Intense agitation and resentment surged up in Leonora. “But—who are
“My name is Bruce Mickleham,” he told her. “I think your father has probably mentioned me in letters.”
Bruce Mickleham! Yes, of course her father had mentioned him, but he wasn’t anyone she had ever wanted to see. Least of all like this.
“I can’t understand it.” Her voice was not quite steady, for the sense of dismay and disappointment was growing rather than abating. “He said he was sure to be on the boat—that we would be together in just a few days.
hasn’t he come?”
Bruce Mickleham’s rather cold dark eyes met hers unflinchingly. She could detect no friendliness in them, no sympathy for her distress.
“He was taken ill at the last moment. It was impossible for him to sail.”
“Ill!” Leonora’s disappointment changed to anxiety again. “Seriously ill, do you mean? Why didn’t you say so at first?”
“There has not been time to say everything at once,” he pointed out coldly.
She drew back almost literally at this dry disregard for her worry. She felt angry but a little frightened too, for her affairs were entirely in this strange man’s hands.
“Is he—is he seriously ill?” she asked, more timidly this time.
“I earnestly hope not. But I cannot tell you anything very definite.”
He didn’t seem to have anything to add to that, and she was dismayedly silent. After a moment he said:
“If you will wait here for a minute I will collect my luggage.”
“Yes,” Leonora said subduedly, and wondered a little what they were going to do then.
She watched him cross the quay with long, unhurried strides, an almost frighteningly impressive figure in his heavy travelling coat. He stood talking to a porter beside a truck-load of luggage and his easy air of command exacted a quite involuntary deference from the man.
He wasn’t taking any more notice of her now, and as he and the porter, with the luggage, seemed inclined to move off towards the Customs shed, she had no choice but to follow.
It was all so different from anything she had anticipated, she thought, with a quite uncontrollable lump rising in her throat.

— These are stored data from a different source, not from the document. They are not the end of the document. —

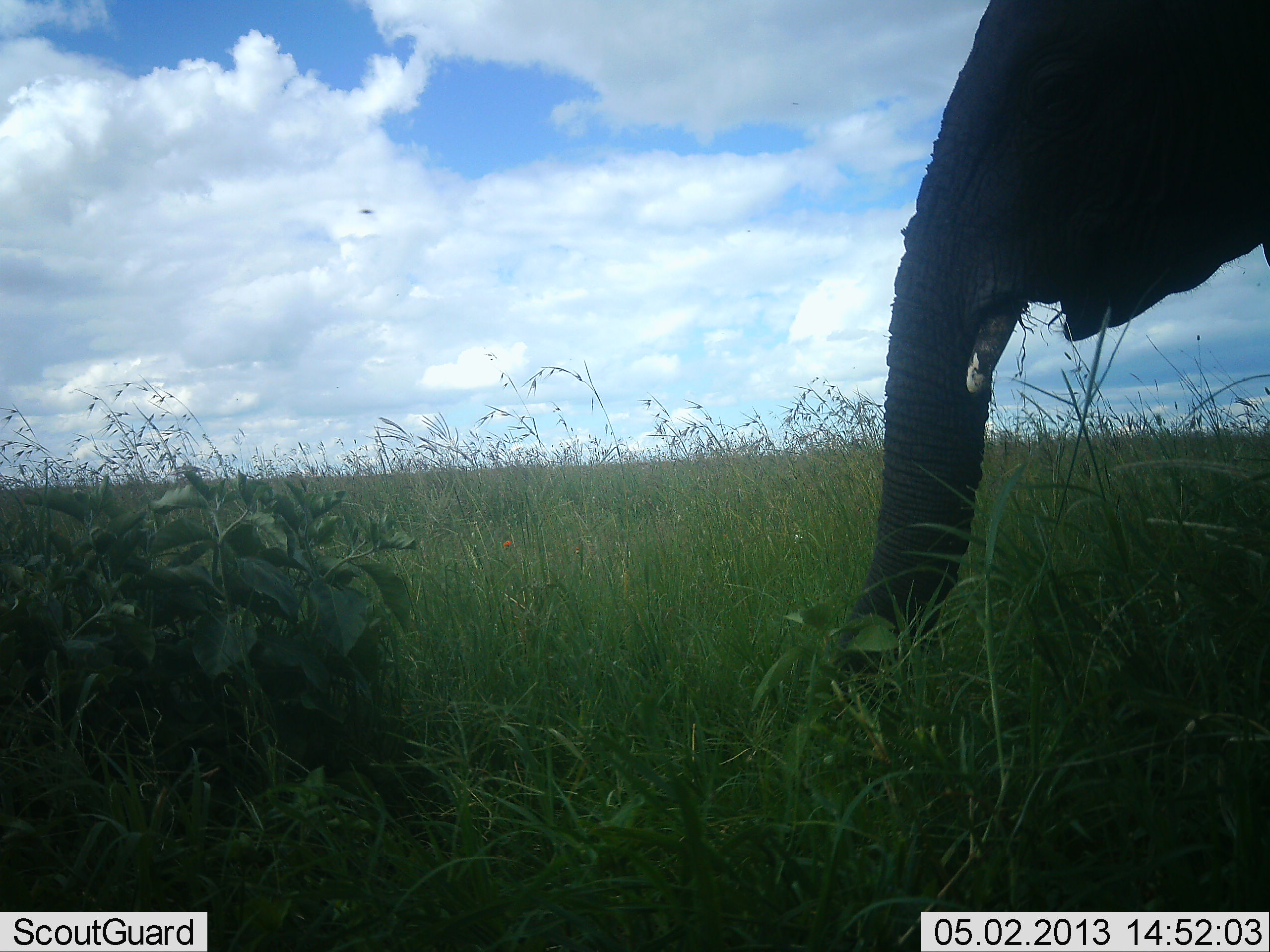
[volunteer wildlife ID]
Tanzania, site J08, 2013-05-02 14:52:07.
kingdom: Animalia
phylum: Chordata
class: Mammalia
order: Proboscidea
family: Elephantidae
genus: Loxodonta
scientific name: Loxodonta africana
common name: african bush elephant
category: elephant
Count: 1.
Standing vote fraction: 44%.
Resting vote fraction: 0%.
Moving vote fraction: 12%.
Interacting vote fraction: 0%.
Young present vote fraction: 0%.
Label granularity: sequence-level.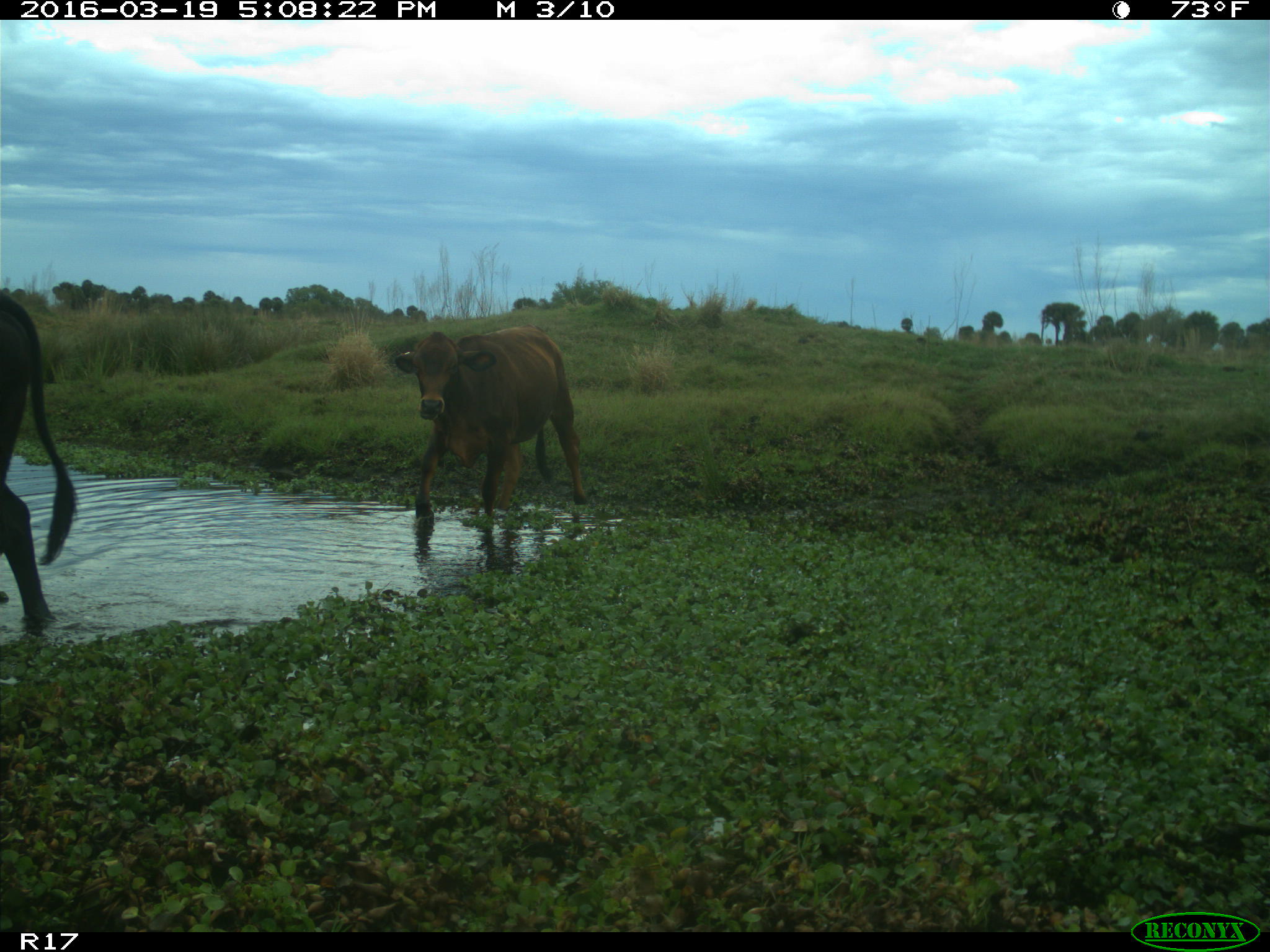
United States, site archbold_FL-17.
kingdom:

Her easy-going, charming, affectionate father should have been there to pet her and make her feel loved and wanted. And, instead, she had to trail along, unnoticed, beside this big, indifferent stranger.
She stood by, a little forlornly, while he dealt with the customs officials. It was a long business and, as she shifted her weight from one foot to the other, she began to realize how terribly weary and dispirited she felt.
For all he cared, she supposed, she could drop down where she stood. But she was not quite right about that, for at that moment he turned to her and said abruptly: “You had better sit down on that. It’s a long while for you to stand.” And he pointed to one of the trunks which had already been examined and passed.
She sat down on it without a word, her head a little bent, and studied the thick, black writing on the label.
“Bruce Mickleham. Passenger to Southampton.”
And then, underneath: “First Class.”
The words “First Class” had always indicated a state of almost sinful luxury to Aunt Sophie’s mind, and Leonora herself was not unmoved by its implication. Bruce Mickleham must be pretty well-off, she supposed. And, glancing at the piece of magnificent overcoat which came within range of her vision, she decided that undoubtedly Bruce Mickleham was well-off.
She didn’t like to raise her head to take another look at him, so she studied the one hand she could see, instead. It was very brown, inclined to thinness, and with a certain suggestion of nervous strength about it. Rather a beautiful hand really.
“All right. That’s everything. Will you come?” He was speaking to her again.
Leonora got up, a little nervously.
“Where are we going?”
He seemed surprised.
“Well, to the London train, I suppose. Did you want to do anything else?”
She wondered helplessly how on earth they were going to manage things when they got to London. She and her father, of course, would have gone to an hotel together, but you couldn’t exactly walk into an hotel with a strange man. At least, she was quite, quite sure Aunt Sophie would have said you couldn’t.